**Objectif a:**
Mets en liste numérotée les entrées, de la ligne qui contient « In this picture, does » jusqu'à la fin des entrées, sans les lignes vides.

**Texte:**

On peut le dire : c’est une belle victoire du terrorisme. Il aura certes fallu un massacre particulièrement violent, mais c’est fait, de façon rapide et définitive : l’État français a bel et bien plié, lamentablement, devant la peur, la corruption, la facilité et l’opportunisme.
Et c’est dans la nuit du 8 au 9 février que le législatif le plus lâche de la cinquième République aura choisi de servilement emboîter le pas à l’exécutif le plus veule (ou pas loin) que la France ait connu : l’Assemblée nationale a adopté ce lundi soir, à 103 voix pour, 26 contre et 7 abstentions, le premier article du projet de loi de révision constitutionnelle prévoyant l’inscription de l’état d’urgence dans la Constitution.
Difficile de savoir par quel bout commencer pour expliquer l’étonnement, que dis-je, la consternation qui envahit tout citoyen lucide lorsqu’on évoque le sujet.
Bien sûr, il y a le nombre de joyeux drilles conviés à ce massacre des libertés. Sur les 577 députés que les citoyens payent pour se déterminer, de façon claire, en leur nom, seuls 136 avaient jugé bon de participer au vote (moins d’un quart), et seulement 106 ont voté pour (moins d’un cinquième). Oui, vous avez bien lu : une révision majeure de la constitution a été votée par moins d’un cinquième des députés de la nation, députés qui, ensuite, viendront pleurnicher sur l’abstention toujours plus grande des citoyens (qui suivent donc leur exemple), et sur la baisse de plus en plus évidente de crédibilité de la parole publique (la leur).

**Objectif b:**
Recopie le texte de « Difficile de savoir » jusqu'à « publique (la leur). », en mettant « élus » à la place de « députés ».

**Documents fournis:**
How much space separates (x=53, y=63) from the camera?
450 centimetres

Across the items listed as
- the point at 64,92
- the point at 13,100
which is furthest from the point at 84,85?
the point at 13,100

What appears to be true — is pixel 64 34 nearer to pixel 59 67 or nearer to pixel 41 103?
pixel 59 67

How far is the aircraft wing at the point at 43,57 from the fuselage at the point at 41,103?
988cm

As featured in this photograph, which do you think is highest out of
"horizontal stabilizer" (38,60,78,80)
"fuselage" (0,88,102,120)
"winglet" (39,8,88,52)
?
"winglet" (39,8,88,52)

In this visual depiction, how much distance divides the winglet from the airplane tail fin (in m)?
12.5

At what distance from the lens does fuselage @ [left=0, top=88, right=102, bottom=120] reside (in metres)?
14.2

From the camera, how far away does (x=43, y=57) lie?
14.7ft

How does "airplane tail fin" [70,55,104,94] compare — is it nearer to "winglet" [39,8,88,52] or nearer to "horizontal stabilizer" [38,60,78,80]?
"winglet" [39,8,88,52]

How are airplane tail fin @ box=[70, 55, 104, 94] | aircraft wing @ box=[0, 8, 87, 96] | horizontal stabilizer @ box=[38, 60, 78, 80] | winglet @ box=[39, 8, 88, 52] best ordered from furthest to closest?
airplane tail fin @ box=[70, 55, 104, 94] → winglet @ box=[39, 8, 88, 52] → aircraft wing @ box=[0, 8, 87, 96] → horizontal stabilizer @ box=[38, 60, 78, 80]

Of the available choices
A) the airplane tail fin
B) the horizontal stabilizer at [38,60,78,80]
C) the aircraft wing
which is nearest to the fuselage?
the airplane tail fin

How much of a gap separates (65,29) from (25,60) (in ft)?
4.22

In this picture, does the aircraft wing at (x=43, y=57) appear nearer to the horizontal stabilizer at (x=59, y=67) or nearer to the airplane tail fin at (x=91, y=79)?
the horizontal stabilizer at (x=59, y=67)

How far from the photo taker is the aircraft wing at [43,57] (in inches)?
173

**Réponse rédigée a:**
1. In this picture, does the aircraft wing at (x=43, y=57) appear nearer to the horizontal stabilizer at (x=59, y=67) or nearer to the airplane tail fin at (x=91, y=79)?
2. the horizontal stabilizer at (x=59, y=67)
3. How far from the photo taker is the aircraft wing at [43,57] (in inches)?
4. 173

**Réponse rédigée b:**
Difficile de savoir par quel bout commencer pour expliquer l’étonnement, que dis-je, la consternation qui envahit tout citoyen lucide lorsqu’on évoque le sujet.
Bien sûr, il y a le nombre de joyeux drilles conviés à ce massacre des libertés. Sur les 577 élus que les citoyens payent pour se déterminer, de façon claire, en leur nom, seuls 136 avaient jugé bon de participer au vote (moins d’un quart), et seulement 106 ont voté pour (moins d’un cinquième). Oui, vous avez bien lu : une révision majeure de la constitution a été votée par moins d’un cinquième des élus de la nation, élus qui, ensuite, viendront pleurnicher sur l’abstention toujours plus grande des citoyens (qui suivent donc leur exemple), et sur la baisse de plus en plus évidente de crédibilité de la parole publique (la leur).